*DIRECTIVE 1*:
Recast the rows, starting at the line containing "How much of" and ending at the last row, as a Markdown table with the columns Number and Line, skipping blank lines.
- - -
Re: "textels"

From: Janusz S. Bień <jsbien_at_mimuw.edu.pl>
Date: Thu, 15 Sep 2016 21:56:32 +0200

On Thu, Sep 15 2016 at 21:27 CEST, eliz_at_gnu.org writes:

[...]

> Isn't "grapheme cluster" the definition you are looking for?

I don't think so.

On Thu, Sep 15 2016 at 21:27 CEST, leoboiko_at_namakajiri.net writes:
> Isn't the Swift "character" and the "textel" merely the same thing as
> what Unicode already named "grapheme clusters"? (Well, technically UAX
> #29[1] defines them as "user-perceived characters", but then says
> grapheme clusters approximate user-perceived characters
> algorithmically).
>
> And, indeed, Swift "Characters" are explicitly defined as "extended
> grapheme clusters" (also from UAX #29):
>
> https://developer.apple.com/library/content/documentation/Swift/Conceptual/Swift_Programming_Language/StringsAndCharacters.html
>
> Such a notion is indeed needed, but it has been always there.
>
> [1] http://unicode.org/reports/tr29/

Perhaps I don't understand properly the rather obscure definitions, like

        An extended grapheme cluster is the same as a legacy grapheme
        cluster, with the addition of some other characters.
- - -
*DIRECTIVE 2*:
Extend the mailing-list message on grapheme clusters from where it stops.
- - -
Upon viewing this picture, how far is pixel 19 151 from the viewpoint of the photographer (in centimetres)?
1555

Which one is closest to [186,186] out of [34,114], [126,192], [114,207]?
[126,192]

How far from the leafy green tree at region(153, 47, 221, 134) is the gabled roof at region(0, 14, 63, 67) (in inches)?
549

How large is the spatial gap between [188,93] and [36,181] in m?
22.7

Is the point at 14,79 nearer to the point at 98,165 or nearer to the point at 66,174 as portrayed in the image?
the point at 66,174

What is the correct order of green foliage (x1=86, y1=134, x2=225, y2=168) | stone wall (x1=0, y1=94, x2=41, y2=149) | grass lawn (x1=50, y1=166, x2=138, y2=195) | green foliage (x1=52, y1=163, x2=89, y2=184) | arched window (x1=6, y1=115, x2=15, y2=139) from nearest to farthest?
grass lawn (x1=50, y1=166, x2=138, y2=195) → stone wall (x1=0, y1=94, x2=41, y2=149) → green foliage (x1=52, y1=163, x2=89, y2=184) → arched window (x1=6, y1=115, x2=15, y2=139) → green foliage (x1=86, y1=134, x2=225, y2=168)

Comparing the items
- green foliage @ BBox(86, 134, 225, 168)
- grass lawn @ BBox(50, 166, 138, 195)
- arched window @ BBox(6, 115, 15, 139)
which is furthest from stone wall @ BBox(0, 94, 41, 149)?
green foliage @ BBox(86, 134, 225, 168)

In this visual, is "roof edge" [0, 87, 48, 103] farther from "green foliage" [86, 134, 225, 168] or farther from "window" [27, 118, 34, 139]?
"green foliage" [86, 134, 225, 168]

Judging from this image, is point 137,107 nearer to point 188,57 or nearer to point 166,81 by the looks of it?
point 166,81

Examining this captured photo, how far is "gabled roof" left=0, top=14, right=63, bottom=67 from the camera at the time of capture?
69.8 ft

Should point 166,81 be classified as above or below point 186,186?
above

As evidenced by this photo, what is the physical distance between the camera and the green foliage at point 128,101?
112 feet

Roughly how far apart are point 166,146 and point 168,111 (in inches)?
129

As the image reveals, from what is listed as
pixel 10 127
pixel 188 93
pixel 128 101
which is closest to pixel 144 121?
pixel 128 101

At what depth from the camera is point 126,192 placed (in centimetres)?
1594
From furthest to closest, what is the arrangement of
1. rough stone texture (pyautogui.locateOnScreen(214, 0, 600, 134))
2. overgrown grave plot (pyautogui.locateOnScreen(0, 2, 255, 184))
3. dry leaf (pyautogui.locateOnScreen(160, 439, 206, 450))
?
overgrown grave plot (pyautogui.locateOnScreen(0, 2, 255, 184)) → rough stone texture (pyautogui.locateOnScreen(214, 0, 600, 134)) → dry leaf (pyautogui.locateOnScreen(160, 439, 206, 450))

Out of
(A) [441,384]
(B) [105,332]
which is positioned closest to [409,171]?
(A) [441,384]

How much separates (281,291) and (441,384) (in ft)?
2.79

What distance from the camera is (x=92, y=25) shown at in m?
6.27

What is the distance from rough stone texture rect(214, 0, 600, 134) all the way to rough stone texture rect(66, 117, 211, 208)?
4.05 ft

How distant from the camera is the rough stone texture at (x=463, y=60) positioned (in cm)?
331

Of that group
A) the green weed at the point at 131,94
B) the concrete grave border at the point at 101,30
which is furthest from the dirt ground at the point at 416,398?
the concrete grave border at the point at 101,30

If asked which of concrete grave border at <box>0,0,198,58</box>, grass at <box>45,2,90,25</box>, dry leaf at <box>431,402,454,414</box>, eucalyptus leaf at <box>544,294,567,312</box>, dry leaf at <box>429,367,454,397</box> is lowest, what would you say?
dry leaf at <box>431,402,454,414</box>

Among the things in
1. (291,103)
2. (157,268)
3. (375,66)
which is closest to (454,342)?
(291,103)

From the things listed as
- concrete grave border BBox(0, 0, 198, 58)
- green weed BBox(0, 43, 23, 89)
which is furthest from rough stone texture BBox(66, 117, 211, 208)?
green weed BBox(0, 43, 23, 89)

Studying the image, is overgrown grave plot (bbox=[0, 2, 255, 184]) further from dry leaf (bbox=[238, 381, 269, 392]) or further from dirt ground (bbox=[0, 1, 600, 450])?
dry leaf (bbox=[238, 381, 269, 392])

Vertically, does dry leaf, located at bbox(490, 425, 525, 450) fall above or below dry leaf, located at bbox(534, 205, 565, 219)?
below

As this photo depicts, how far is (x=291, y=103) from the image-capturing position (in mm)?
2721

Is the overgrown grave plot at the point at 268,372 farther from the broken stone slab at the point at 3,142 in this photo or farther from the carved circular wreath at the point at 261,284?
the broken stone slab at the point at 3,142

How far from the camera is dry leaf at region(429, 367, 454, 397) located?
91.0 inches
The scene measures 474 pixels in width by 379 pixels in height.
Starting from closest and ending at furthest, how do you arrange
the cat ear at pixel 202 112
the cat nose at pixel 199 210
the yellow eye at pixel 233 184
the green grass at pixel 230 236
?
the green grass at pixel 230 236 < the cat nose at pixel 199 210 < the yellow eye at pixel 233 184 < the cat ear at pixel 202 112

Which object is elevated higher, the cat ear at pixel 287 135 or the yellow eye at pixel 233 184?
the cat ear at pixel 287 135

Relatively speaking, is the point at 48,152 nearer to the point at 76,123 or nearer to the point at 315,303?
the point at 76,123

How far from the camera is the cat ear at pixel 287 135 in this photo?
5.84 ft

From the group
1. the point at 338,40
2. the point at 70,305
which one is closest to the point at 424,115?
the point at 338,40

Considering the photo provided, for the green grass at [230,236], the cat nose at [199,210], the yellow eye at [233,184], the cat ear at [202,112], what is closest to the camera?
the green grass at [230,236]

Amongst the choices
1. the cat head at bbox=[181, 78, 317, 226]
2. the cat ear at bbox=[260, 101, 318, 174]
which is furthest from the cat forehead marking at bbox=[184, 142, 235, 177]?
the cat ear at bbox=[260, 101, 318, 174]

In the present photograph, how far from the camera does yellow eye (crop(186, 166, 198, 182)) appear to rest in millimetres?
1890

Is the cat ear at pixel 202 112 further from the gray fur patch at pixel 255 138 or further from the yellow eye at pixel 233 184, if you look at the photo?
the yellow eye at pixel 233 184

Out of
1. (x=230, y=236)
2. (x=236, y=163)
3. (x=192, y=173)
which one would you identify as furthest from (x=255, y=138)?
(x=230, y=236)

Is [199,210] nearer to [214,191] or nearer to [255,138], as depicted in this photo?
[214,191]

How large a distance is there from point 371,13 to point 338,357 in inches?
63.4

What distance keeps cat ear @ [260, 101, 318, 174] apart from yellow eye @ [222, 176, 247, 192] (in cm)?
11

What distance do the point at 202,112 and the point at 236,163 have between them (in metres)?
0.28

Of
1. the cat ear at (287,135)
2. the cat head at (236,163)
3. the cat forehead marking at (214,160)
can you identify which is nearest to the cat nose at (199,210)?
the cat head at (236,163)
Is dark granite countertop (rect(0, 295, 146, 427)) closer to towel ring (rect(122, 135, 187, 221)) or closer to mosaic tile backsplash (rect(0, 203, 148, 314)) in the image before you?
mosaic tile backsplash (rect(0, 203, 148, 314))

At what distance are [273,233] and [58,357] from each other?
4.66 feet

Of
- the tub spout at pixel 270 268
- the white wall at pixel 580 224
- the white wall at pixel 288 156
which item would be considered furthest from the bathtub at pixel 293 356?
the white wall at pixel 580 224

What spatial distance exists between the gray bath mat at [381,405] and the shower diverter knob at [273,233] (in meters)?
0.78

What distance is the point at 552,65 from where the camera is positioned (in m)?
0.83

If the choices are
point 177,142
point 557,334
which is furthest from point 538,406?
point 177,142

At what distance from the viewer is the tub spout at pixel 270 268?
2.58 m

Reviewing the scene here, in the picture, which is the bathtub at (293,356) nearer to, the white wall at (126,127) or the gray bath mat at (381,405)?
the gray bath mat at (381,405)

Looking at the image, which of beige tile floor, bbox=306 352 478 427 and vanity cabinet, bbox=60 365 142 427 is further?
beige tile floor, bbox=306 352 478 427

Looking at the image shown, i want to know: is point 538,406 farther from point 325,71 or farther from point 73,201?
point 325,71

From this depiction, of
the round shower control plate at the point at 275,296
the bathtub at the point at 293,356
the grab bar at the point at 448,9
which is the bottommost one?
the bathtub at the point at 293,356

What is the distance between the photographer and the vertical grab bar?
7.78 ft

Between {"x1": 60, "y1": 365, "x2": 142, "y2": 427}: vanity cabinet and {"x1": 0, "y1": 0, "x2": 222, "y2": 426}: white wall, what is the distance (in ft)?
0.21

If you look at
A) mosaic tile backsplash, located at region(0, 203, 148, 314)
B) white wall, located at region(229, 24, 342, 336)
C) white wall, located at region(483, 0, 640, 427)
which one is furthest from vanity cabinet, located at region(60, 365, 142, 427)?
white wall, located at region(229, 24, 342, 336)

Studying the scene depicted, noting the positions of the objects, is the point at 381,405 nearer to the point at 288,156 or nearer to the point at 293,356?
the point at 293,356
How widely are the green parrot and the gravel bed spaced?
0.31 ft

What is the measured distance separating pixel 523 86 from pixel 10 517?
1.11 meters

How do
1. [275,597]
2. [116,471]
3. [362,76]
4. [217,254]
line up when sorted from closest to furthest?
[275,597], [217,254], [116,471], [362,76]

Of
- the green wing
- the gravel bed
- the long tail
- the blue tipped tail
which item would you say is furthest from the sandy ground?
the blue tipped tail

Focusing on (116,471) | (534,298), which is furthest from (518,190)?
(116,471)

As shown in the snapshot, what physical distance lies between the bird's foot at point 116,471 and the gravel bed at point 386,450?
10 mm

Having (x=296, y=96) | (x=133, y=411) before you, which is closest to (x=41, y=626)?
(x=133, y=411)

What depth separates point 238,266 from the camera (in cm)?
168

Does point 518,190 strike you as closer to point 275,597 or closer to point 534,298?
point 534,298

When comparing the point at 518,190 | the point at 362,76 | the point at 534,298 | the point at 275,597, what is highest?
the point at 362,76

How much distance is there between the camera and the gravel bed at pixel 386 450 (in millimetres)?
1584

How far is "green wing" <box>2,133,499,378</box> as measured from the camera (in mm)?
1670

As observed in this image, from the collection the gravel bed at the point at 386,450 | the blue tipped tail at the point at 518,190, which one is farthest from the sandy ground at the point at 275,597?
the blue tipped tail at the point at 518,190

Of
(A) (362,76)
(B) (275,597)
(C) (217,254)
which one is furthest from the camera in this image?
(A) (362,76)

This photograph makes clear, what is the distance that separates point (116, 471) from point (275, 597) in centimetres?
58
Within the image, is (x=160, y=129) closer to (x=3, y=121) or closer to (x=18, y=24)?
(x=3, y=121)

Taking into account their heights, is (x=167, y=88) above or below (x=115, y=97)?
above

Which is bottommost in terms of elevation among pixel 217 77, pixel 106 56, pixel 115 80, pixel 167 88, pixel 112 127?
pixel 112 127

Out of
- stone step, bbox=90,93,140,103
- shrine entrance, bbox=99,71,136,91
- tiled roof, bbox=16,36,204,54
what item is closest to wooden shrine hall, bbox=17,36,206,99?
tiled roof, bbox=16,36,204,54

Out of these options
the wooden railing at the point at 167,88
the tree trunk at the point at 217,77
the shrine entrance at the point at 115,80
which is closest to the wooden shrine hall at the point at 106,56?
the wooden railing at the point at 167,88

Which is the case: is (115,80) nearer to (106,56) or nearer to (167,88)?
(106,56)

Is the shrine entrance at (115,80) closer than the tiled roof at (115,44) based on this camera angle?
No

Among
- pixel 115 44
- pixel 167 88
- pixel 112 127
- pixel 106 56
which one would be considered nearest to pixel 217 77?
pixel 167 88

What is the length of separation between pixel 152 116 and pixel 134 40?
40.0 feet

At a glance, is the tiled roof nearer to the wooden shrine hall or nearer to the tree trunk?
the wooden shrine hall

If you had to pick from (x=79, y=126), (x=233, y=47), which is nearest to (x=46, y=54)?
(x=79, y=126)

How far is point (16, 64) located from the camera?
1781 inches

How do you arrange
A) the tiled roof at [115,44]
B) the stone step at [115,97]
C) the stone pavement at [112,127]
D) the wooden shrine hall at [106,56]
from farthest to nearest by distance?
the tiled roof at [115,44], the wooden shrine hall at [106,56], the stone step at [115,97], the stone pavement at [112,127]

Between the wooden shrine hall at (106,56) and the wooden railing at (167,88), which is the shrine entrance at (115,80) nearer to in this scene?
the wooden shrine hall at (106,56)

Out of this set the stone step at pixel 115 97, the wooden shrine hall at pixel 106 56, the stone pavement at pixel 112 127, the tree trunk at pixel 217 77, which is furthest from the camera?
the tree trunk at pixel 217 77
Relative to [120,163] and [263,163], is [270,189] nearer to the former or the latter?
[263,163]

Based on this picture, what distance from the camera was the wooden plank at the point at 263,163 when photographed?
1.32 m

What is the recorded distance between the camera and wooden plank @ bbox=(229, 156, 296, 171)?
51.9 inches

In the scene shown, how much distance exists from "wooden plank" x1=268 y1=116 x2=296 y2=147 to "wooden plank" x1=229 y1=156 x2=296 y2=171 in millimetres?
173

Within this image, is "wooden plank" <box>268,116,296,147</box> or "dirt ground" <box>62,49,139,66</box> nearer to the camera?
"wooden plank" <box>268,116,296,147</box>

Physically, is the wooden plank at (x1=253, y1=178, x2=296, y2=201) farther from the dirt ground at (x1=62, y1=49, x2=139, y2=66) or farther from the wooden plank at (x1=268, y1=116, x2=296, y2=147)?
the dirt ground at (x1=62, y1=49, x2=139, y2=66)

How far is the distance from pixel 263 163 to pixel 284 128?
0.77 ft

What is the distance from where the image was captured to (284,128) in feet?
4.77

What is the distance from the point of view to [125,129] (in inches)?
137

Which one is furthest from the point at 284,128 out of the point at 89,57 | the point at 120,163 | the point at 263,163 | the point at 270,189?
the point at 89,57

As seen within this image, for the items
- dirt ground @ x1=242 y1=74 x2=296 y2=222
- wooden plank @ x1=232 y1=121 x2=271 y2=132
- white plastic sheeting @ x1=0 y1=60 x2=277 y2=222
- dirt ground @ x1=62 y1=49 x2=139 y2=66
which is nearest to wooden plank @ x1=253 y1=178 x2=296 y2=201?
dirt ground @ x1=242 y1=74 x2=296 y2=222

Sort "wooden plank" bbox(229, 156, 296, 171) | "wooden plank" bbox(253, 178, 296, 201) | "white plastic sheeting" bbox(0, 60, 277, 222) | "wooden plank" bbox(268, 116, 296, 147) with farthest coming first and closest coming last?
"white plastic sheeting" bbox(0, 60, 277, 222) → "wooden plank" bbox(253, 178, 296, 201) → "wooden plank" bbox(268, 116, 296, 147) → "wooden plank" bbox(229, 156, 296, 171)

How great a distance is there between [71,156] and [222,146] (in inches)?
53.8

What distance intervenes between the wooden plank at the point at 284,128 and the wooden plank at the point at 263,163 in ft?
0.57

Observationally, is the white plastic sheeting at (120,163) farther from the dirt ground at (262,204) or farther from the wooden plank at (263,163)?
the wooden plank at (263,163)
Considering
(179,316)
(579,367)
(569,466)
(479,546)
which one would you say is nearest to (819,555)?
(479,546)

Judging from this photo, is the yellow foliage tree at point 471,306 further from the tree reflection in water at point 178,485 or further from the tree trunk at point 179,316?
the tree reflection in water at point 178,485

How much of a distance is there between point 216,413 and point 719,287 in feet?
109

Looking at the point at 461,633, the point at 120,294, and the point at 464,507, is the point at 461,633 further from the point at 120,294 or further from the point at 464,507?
- - -
*OUTPUT 1*:
| Number | Line |
|---|---|
| 1 | How much of a distance is there between point 216,413 and point 719,287 in feet? |
| 2 | 109 |
| 3 | Looking at the point at 461,633, the point at 120,294, and the point at 464,507, is the point at 461,633 further from the point at 120,294 or further from the point at 464,507? |

*OUTPUT 2*:
However:

1. Graphemes, if I understand correctly, are language dependent, textels
are not.

2. Textel "ń" means both U+0144 and <U+006E,U+0301>, so it is a notion
on a higher abstraction level then a grapheme cluster.

Moreover I don't want to call <U+006E,U+0301> (LATIN SMALL LETTER N,
COMBINING ACUTE ACCENT) an extended grapheme cluster for at least 2
reasons:

1. there is nothing extended in it
2. U+0301 is not a grapheme according to Polish linguistics terminology

Regards

Janusz

-- 
                           ,   
Prof. dr hab. Janusz S. Bien -  Uniwersytet Warszawski (Katedra Lingwistyki Formalnej)
Prof. Janusz S. Bien - University of Warsaw (Formal Linguistics Department)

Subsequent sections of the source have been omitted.